## Source extract:

The results reported in [41] are among the fastest in the literature, but the FPGA area resources (Virtex-5) consumed are too high, 4060 slices, with an execution time of 2.03 ms. Our design is more efficient than the MPL hardware module reported in [41]. For a 1024-bit modulus, our design with k = 16 has an efficiency of 0.286 kbps/slice twice the one achieved by the best version reported in [41].

The hardware module for $\mathbb{G}\mathbb{F}\left(p\right)$ exponentiation reported in [42] for a Virtex-5 FPGA uses 3218 slices, with a throughput of 322.01 kbps and an efficiency of 0.100 kbps/slice. Our design with k = 16 uses only 10% of the resources reported in [42] with a better efficiency of 0.286 kbps/slice (more than double).

Our results with the Virtex-5 FPGA can be compared with those of [43]. The best efficiency reported in [43] is 0.110 kbps/slice using an area of 6776 slices. In contrast, our proposed architecture for the same device achieves an efficiency of 0.286 kbps/slice using only 160 slices.

To the authors’ knowledge, the most compact modular exponentiation architecture for FPGAs reported to date is the one presented in [28] for a Xilinx FPGA, using the binary algorithm for $\mathbb{G}\mathbb{F}\left(p\right)$ exponentiation and Montgomery and Karatsuba algorithms for field multiplication. Our design outperforms [28] in terms of efficiency, due to the significant savings in area resources. For a 1024-bit modulus, our design uses half the slices with a better efficiency of 0.503 kbps/slice, and for a 2048-bit modulus, our design is one-sixth the size, as well as having a better efficiency: 0.127 kbps/slice. [28] exploits 17-bit multipliers and 48-bit adder units in DSP blocks to compute the multiplication of high radix integers. The smaller digit size used there is 16, which fits the embedded multipliers in the Xilinx FPGAs. That is why the exponentiation hardware module in [28] cannot be further reduced in size.

The results obtained show that the proposed MPL architecture is smaller than the state of the art in terms of slices, while the number of DSPs and memory blocks required is similar to or less than other works reported in the literature.

Table 3 shows the power estimation generated with Xilinx XPower Analyzer (XPA). Dynamic Powers refers to the quantity and specific use of each resource, and it is considered signals toggling and capacitive loads charging and discharging. So, designs with higher required resources, as well as designs with higher clock frequency will consume more power. Also, big digits require more hardware resources, and as a result, more power consumption. So, in low power devices, it is preferably smaller hardware architectures. On the other hand, quiescent power (also called static power) is not affected by the activity of the design. For example, in Table 3 quiescent power is the same for all configurations. When small digits are used, BRams consume most of the power. However, when bigger digits are used, signals and DSPs require similar power than BRams.

## Tasks for this exercise:
(1) Swap "throughput" for "data rate" in the FPGA comparison, giving it again starting at "The hardware module" and ending at "(more than double).".
(2) Please say whether each statement agrees with the FPGA comparison, answering yes or no and quoting the deciding words: (a) The module reported in [42] uses 3218 slices on a Virtex-5 FPGA. (b) In Table 3, quiescent power differs from one configuration to another. (c) The smaller digit size used in [28] is 8.

## Given data:
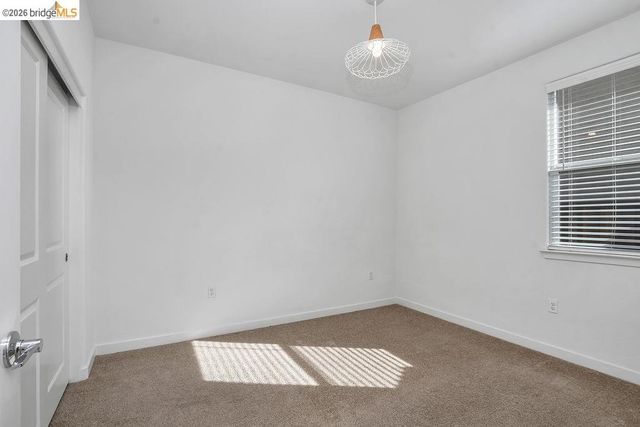 5443 Pinzano Way, Antioch, CA 94531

## Answers for the tasks:
(1)
The hardware module for $\mathbb{G}\mathbb{F}\left(p\right)$ exponentiation reported in [42] for a Virtex-5 FPGA uses 3218 slices, with a data rate of 322.01 kbps and an efficiency of 0.100 kbps/slice. Our design with k = 16 uses only 10% of the resources reported in [42] with a better efficiency of 0.286 kbps/slice (more than double).

(2)
(a) Yes: "for a Virtex-5 FPGA uses 3218 slices"
(b) No: "in Table 3 quiescent power is the same for all configurations"
(c) No: "The smaller digit size used there is 16"